Choosing a key executive to head up a firm’s foreign location can be tricky business, according to Duncan Otis, principal of Otis Associates, Inc., an international executive search firm in Minneapolis. The first rule? Don’t hire an American.
Otis was president and managing director of Cray Research’s subsidiary in Japan from 1983 to 1985. He also held executive positions at Mitsubishi and other companies while living in Asia. He speaks Japanese and Thai.
Now, Otis focuses on helping companies recruit in-country or native citizens for executive-level positions. He also helps coach new managers as they try to integrate into American companies. In a conversation with TCB, he explained that getting them acclimated to the company is key because turnover at the executive level is extremely expensive.
What are the advantages to hiring in-country versus American executives?
The trend now has been to hire locals for local markets. Some of the advantages to hiring in-country managers are:
1. It’s cheaper. An expatriate often comes with a family, housing needs, sometimes extra “inconvenience” pay, school fees, home-leave expenses, et cetera. A local doesn’t need most of these things.

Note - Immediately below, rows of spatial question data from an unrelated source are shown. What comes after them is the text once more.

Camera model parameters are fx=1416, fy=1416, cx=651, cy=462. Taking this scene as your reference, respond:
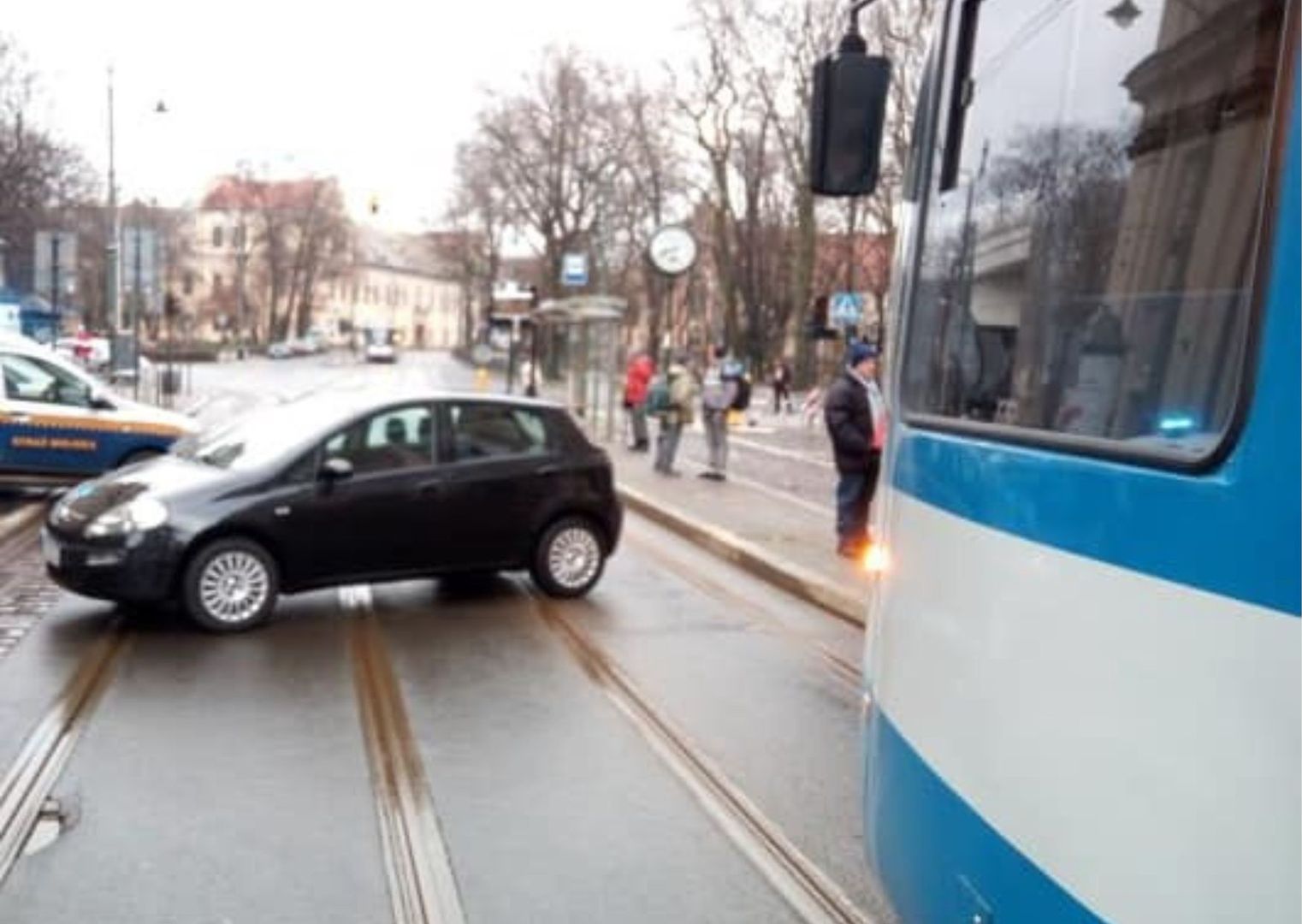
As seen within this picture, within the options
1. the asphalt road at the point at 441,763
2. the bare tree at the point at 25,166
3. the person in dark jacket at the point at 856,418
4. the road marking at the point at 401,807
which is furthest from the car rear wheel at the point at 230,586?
the bare tree at the point at 25,166

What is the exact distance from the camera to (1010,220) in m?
2.92

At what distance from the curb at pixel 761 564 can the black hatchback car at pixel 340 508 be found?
1.59 m

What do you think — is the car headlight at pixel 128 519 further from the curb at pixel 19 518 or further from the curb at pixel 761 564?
the curb at pixel 19 518

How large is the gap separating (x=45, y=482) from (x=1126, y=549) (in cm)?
1501

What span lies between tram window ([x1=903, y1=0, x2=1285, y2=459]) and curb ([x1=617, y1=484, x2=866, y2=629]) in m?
7.09

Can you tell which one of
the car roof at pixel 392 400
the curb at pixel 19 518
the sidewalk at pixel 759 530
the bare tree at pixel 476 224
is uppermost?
the bare tree at pixel 476 224

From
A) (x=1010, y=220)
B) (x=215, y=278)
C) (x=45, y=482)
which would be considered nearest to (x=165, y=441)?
(x=45, y=482)

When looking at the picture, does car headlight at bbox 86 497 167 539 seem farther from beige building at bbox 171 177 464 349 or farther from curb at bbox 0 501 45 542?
beige building at bbox 171 177 464 349

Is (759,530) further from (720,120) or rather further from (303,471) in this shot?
(720,120)

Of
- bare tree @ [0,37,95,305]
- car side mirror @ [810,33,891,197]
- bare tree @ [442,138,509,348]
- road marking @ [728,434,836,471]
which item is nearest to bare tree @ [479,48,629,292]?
bare tree @ [442,138,509,348]

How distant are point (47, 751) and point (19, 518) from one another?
29.2 ft

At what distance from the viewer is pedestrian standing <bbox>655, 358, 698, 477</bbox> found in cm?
2027

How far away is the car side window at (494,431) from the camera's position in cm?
1034

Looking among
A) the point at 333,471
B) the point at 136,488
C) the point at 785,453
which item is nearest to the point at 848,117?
the point at 333,471
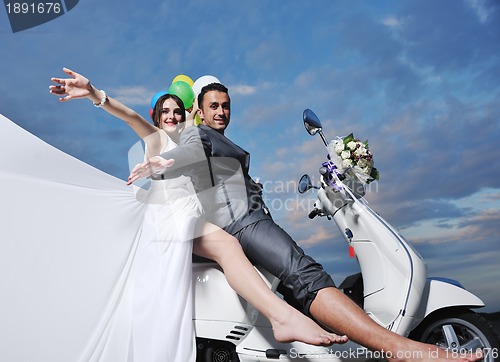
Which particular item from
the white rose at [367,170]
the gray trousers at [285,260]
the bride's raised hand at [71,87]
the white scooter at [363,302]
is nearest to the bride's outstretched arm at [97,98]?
the bride's raised hand at [71,87]

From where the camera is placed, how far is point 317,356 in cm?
209

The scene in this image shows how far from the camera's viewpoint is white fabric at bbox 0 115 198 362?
6.98ft

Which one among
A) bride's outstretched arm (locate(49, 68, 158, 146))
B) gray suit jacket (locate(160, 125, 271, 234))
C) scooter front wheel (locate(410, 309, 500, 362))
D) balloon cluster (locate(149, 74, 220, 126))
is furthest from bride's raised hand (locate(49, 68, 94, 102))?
scooter front wheel (locate(410, 309, 500, 362))

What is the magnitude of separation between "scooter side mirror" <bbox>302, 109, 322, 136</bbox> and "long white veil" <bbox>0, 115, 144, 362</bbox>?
936mm

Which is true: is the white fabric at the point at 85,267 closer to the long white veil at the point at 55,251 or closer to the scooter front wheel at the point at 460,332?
the long white veil at the point at 55,251

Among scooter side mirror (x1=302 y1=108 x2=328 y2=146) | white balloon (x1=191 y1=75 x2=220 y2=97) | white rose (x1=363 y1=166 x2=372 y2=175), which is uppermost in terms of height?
white balloon (x1=191 y1=75 x2=220 y2=97)

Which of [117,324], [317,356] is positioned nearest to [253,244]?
[317,356]

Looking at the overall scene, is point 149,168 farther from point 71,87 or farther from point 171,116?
point 171,116

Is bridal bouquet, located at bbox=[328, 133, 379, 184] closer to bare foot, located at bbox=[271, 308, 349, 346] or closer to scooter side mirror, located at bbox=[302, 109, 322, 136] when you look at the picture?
scooter side mirror, located at bbox=[302, 109, 322, 136]

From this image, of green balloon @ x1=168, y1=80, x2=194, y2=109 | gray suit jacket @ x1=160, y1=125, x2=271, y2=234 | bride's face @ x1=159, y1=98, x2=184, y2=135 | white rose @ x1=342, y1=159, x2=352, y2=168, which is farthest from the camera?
green balloon @ x1=168, y1=80, x2=194, y2=109

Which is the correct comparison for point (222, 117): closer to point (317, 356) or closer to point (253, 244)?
point (253, 244)

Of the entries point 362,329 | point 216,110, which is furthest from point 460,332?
point 216,110

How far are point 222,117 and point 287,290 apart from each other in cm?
90

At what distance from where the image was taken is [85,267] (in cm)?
225
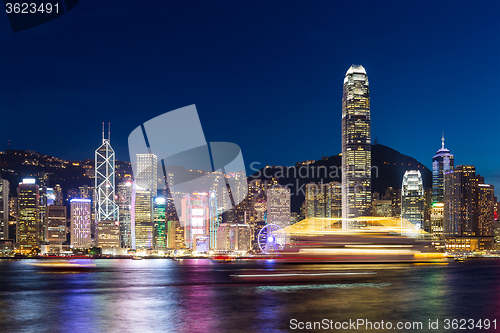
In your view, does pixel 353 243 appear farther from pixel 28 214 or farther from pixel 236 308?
pixel 28 214

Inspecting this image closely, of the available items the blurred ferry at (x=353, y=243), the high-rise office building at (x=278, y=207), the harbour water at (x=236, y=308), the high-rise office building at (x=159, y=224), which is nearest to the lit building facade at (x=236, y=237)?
the high-rise office building at (x=278, y=207)

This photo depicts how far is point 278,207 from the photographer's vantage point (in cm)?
19188

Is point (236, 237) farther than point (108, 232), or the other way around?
point (108, 232)

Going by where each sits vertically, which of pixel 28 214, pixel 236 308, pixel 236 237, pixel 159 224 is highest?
pixel 236 308

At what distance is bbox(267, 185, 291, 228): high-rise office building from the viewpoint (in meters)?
187

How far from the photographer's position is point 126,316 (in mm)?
23422

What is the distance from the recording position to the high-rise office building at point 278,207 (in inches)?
7347

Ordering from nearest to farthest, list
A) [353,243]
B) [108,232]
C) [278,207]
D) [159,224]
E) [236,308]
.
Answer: [236,308]
[353,243]
[108,232]
[278,207]
[159,224]

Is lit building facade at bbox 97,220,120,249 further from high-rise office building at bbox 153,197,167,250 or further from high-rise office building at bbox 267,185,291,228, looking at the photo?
high-rise office building at bbox 267,185,291,228

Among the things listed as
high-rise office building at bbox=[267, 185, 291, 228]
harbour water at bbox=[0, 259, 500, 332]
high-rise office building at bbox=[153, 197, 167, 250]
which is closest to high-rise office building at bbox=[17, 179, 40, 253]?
high-rise office building at bbox=[153, 197, 167, 250]

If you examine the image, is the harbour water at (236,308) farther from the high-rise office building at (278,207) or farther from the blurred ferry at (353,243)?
the high-rise office building at (278,207)

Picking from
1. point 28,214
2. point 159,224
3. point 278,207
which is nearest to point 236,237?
point 278,207

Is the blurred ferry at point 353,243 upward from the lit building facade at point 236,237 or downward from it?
upward

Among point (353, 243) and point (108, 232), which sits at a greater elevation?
point (353, 243)
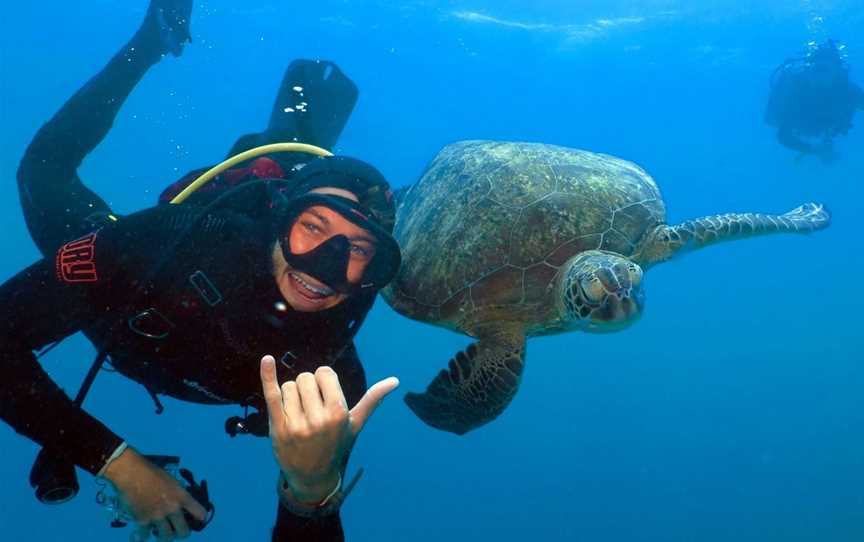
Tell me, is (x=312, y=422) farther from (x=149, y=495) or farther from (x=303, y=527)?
(x=149, y=495)

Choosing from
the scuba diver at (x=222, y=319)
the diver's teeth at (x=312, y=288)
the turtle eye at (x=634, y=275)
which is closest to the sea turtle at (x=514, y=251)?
the turtle eye at (x=634, y=275)

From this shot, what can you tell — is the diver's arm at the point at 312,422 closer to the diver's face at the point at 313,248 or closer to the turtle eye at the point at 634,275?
the diver's face at the point at 313,248

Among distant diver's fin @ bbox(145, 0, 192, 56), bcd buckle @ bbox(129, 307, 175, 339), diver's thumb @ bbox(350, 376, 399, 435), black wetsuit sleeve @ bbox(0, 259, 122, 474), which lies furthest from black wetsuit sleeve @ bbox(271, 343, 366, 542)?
distant diver's fin @ bbox(145, 0, 192, 56)

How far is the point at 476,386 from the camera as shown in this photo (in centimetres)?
466

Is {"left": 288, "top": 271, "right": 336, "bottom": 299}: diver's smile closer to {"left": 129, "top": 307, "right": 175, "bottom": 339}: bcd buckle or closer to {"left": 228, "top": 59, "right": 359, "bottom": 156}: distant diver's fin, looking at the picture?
{"left": 129, "top": 307, "right": 175, "bottom": 339}: bcd buckle

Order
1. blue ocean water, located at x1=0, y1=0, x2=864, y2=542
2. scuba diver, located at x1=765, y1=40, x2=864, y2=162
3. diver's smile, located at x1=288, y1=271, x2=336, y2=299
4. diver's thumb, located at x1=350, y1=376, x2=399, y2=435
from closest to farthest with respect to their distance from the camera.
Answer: diver's thumb, located at x1=350, y1=376, x2=399, y2=435 → diver's smile, located at x1=288, y1=271, x2=336, y2=299 → scuba diver, located at x1=765, y1=40, x2=864, y2=162 → blue ocean water, located at x1=0, y1=0, x2=864, y2=542

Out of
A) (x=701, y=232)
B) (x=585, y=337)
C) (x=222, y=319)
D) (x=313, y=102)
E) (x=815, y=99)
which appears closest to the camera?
(x=222, y=319)

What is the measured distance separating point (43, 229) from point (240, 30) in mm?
37135

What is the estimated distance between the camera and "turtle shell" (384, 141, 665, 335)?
4.74m

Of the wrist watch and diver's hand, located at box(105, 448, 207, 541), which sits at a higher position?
the wrist watch

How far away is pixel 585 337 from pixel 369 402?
1441 inches

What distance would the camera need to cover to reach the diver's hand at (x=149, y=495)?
2.61 m

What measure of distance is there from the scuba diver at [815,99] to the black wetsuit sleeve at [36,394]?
17.9 m

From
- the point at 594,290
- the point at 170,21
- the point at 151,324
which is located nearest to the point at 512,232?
the point at 594,290
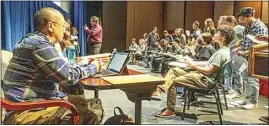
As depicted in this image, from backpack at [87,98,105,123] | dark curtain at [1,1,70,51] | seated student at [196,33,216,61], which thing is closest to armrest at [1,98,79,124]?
backpack at [87,98,105,123]

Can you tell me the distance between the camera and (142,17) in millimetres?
2580

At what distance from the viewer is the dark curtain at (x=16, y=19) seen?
231cm

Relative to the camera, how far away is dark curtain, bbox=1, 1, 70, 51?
231 centimetres

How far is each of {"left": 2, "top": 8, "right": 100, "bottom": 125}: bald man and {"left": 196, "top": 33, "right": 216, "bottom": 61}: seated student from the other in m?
1.71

2. Some markets need several years to develop. Internal family pressures [can] cause an expat to bail early, [resulting in] delayed return on investment.
3. It’s easier to train an indigenous manager to the corporate culture of his or her Minnesota-based employer than to teach a busy American executive the language, business practices, and selling methods in a foreign market.
4. In most cases, the expat doesn’t expect to serve in a foreign market for more than two to four years. Then he or she needs to be integrated into a new foreign market or back into the hiring firm’s U.S. operations, which is often quite difficult—‘out of sight, out of mind.’
It’s probably best for the Americans overseas to be in support and advisory roles and not in the top spot. Maybe it’s a poor analogy, but a delta of geese don’t want the lead goose to be a hawk or a sparrow. They want a goose.
What obstacles might a newly hired Thai executive in Bangkok face during her first year on the job for a Minnesota company?
The hiring firm must make its practices very clear up front. If certain practices in the target market are anathema to the hiring company, in terms of ethics and laws [i.e. bribery], the company has to make it clear to the new hire that these practices are forbidden. And yes, this could mean that some business—at least in the short term—may be lost.
If the hiring company demonstrates by word or deed a ‘three monkeys posture’—see no evil, hear no evil, speak no evil—it may leave itself open to [legal] problems down the road. Medtronic does an excellent job at making its business ethics clear, and has closed down operations in certain countries where the general manager can’t abide by Medtronic’s standards.